**QUÉ HACER**
1. Indica si cada afirmación coincide con el fragmento sobre la Misa en fa menor de Bruckner y responde sí o no citando literalmente las palabras del texto que lo deciden: (a) la misa se estrenó el mismo año en que se terminó; (b) la plantilla incluye tres trombones; (c) el Kyrie termina en un clima vigoroso.
2. Resume en dos oraciones el fragmento sobre la Misa en fa menor de Bruckner.
3. Prosigue el comentario sobre la Misa en fa menor de Bruckner a partir de su última oración.

**FRAGMENTO DEL TEXTO**

•••••

Es entonces cuando empieza a componer en Linz la Misa Nº 3 en fa menor. Aunque finalizada en septiembre de 1867, la obra tuvo que esperar hasta 1872 antes de ser estrenada. Como era habitual en él, Bruckner volvió a revisar la partitura en sucesivas ocasiones (1876, 1881, 1883, 1890). La plantilla definitiva incluye un cuarteto de solistas vocales, un coro mixto, orquesta con cuerdas, maderas a dos y un importante despliegue de metales (4 trompas, 2 trompetas, 3 trombones), además de timbales y órgano.
Es difícil sustraerse a la tentación de no ver en esta misa un eco de los recientes sufrimientos del compositor. Lejos del menor asomo de grandilocuencia, los compases iniciales del Kyrie dan muestra de un sorprendente intimismo. Un lirismo melancólico y velado impregna la conducta de las cuerdas y luego del coro, que se expresan por murmullos, como replegados en sí mismos, desarrollando por imitaciones un motivo descendente de cuatro notas. Las sucesivas invocaciones del Kyrie aportan poco a poco un creciente fervor, aunque dentro de dinámicas relativamente suaves. La sección central Christe posee un tono algo más caluroso: un destacado protagonismo tiene al principio el violín solo, cuya ornamentada línea se entremezcla con las intervenciones de los solistas vocales. El coro permanece al principio en un segundo plano, luego participa con creciente intensidad. La última sección Kyrie se mueve entre estados de ánimo ensimismados y otros vigorosos. Aunque en determinados momentos se alcanzan cumbres de notable intensidad, la pieza finaliza en el clima apagado del comienzo.
Otro aire se respira en el arranque jubiloso y ascendente del Gloria. Toda la primera parte es un enorme hervidero sonoro lleno de fervor y exaltación hasta llegar al «Qui tollis», donde el compositor recupera tonos introspectivos. El diseño ascendente de los violines acompaña las intervenciones —ahora afanosas— del coro. Maravilloso es el efecto cambiante que Bruckner logra sobre las palabras «miserere nobis».

•••••

**REGISTROS**
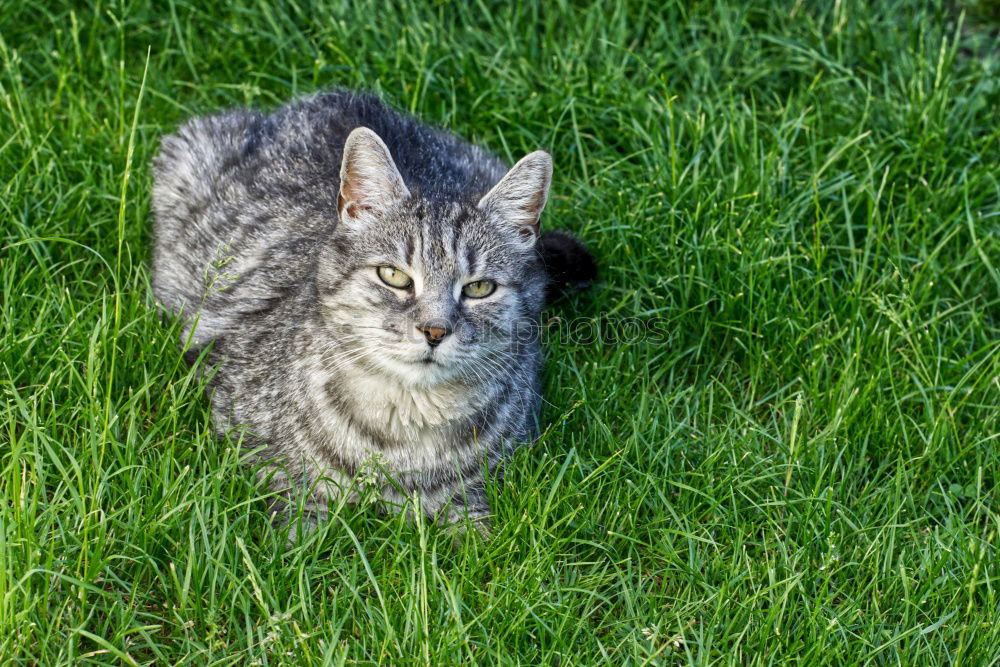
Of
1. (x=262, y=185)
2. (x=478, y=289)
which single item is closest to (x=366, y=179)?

•••••

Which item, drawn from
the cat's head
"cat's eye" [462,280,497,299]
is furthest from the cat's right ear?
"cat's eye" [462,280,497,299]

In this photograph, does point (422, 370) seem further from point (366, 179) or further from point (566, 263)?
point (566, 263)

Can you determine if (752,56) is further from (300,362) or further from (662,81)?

•••••

**RESULTADOS FINALES**
1.
(a) No: «Aunque finalizada en septiembre de 1867, la obra tuvo que esperar hasta 1872 antes de ser estrenada».
(b) Sí: «3 trombones».
(c) No: «la pieza finaliza en el clima apagado del comienzo».

2. Bruckner empezó a componer en Linz la Misa Nº 3 en fa menor, que terminó en 1867, estrenó en 1872 y revisó varias veces, con una plantilla de solistas vocales, coro mixto, orquesta, timbales y órgano. Su Kyrie muestra un intimismo melancólico y termina en el clima apagado del comienzo, mientras que el Gloria arranca jubiloso y recupera tonos introspectivos en el «Qui tollis».

3.
El Gloria se termina con una impresionante y grandiosa fuga («in gloria Dei Patris») en donde voces e instrumentos despliegan todo su poderío. El compositor corona aquí el sueño romántico de una música contrapuntística con un pie en el pasado (Palestrina, Bach) y otro en el presente, cuya traducción sonora se alimenta de una robustez sonora sólo al alcance de las plantillas vocales e instrumentales de la segunda mitad del siglo XIX.
El Credo arranca con un fervoroso carácter afirmativo, marcado por golpes del timbal. Un acusado contraste marca la dulzura del amplio «Et incarnatus est», donde de nuevo el violín solista interviene en combinación con el tenor y la viola. A la voz del bajo es encomendado en cambio el «Crucifixus» que dialoga con el coro. El «Et resurrexit» revitaliza el discurso y tiende un gigantesco puente que desembocará, como ya había ocurrido en el Gloria, en una nueva fuga final de esplendoroso relieve. Siendo ésta la sección más amplia de la misa, Bruckner maneja su arquitectura con férreo control. Así, las palabras «Et in Spiritum Sanctum» retoman los compases iniciales del Credo. Las voces solistas tienen su momento de lucimiento en «qui locutus est per prophetas », episodio de estricta observancia polifónica, y reaparecen en los últimos compases antes del apoteósico cierre del tutti.
Al igual que el Kyrie, el arranque del Sanctus vuelve a sorprender por sus acentos delicados, mágicamente transfigurados por las irisaciones del acompañamiento orquestal. El estallido llega a las palabras «Dominus Deus Sabaoth» sobre vigorosos diseños de las cuerdas.
El «Hosanna in excelsis» es una página brillante, donde las invocaciones de la soprano son retomadas por el coro. Un oasis lírico representa el Benedictus, en donde Bruckner escoge el modo mayor. Un pasaje de esta sección será reutilizado por el compositor en el Adagio de su contemporánea Sinfonía Nº 2, lo que no hace sino confirmar la continuidad de fondo entre su producción sacra y sinfónica.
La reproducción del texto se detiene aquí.